**The tasks**
1. Translate this sentence from the post about IT staff and workplace computer monitoring into Spanish: "I recently refused to work on someone's personal iPhone because it contained personal data."
2. Write the next part of the post about IT staff and workplace computer monitoring, picking up after its final sentence.

**Text provided**
When we connect to a system and get a full resolution image of what’s going on, pretty much always there’s some on screen indication of us being connected.

IMO, this is how it should be.

The only time I’ve actively tried to “spy” on a user’s activity, has been when requested to do so by a manager/owner, usually when pursuing an allegation of inappropriate use of a work computer. Even then it’s been very rare, and I can only recall one such instance of it happening at all.

As an IT person, I will say, I could care less what you do with the equipment. I’m busy enough, I don’t need to fill my day with watching you do your job. Yes, we have tools which can allow us to eavesdrop on everything you do, I don’t touch them unless I absolutely must, usually only if I’ve been ordered to.

Another poster pointed out that work resources do not belong to you and legally, they’re right. The system, including all data and work contained therein is legally the property of your employer. This includes your email and any correspondence, and anything else that work provides as a function of your employment. If you create an excel work sheet that does some data processing for you, or reformats information in a better way, during work hours, that sheet isn’t yours. The ownership of the sheet is your employer. Though you did the work in creating it, your employer owns it because they paid you for the time/effort to do so.

Personally, I do whatever I can to avoid interacting with users unique files. I recently refused to work on someone’s personal iPhone because it contained personal data. Though their work email was probably present on the device, I didn’t want to touch it. I did however, provide instructions for them to do what they were asking themselves.

**Data section**

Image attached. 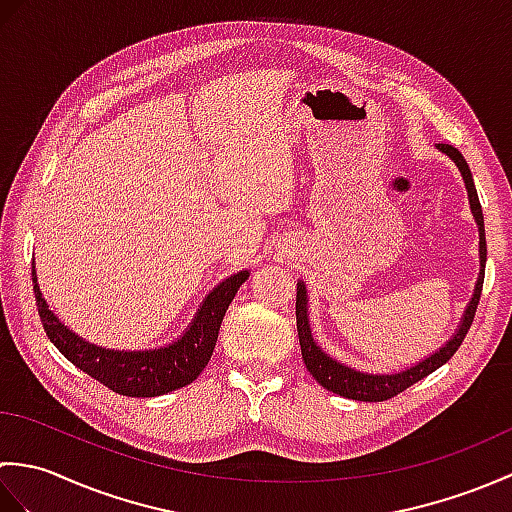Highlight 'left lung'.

**Answers to the exercises**
1. Hace poco me negué a trabajar en el iPhone personal de alguien porque contenía datos personales.

2.
When interacting with work-owned systems, I’ll modify the registry, and run command line commands without the users knowledge, in an effort to reduce the disruption to their workflow, while solving an issue. Generally this is when I have a request from that user, or the company, to get something done, such as install a piece of software. You’ll be working away and poof, new software appears.

Anyone in IT unnecessarily snooping in on your files, can be fired with cause, ruining their career, if they’re caught.

We have access to everything, and I mean everything, in an organization. Your email, files, databases, software… Partly for troubleshooting, and partly for performing backups. If we don’t directly have access, typically we have permission to grant access, so we can grant ourselves permission to access whatever we need to. This means that IT is one of the highest trust areas of the business. We can read the CEO’s emails, send mail as anyone, access everyone’s files, and delete all data on everything in such a way that it is impossible to recover. We need the access to do our jobs and violating the trust we have with that access, is unforgivable and a career-ending event.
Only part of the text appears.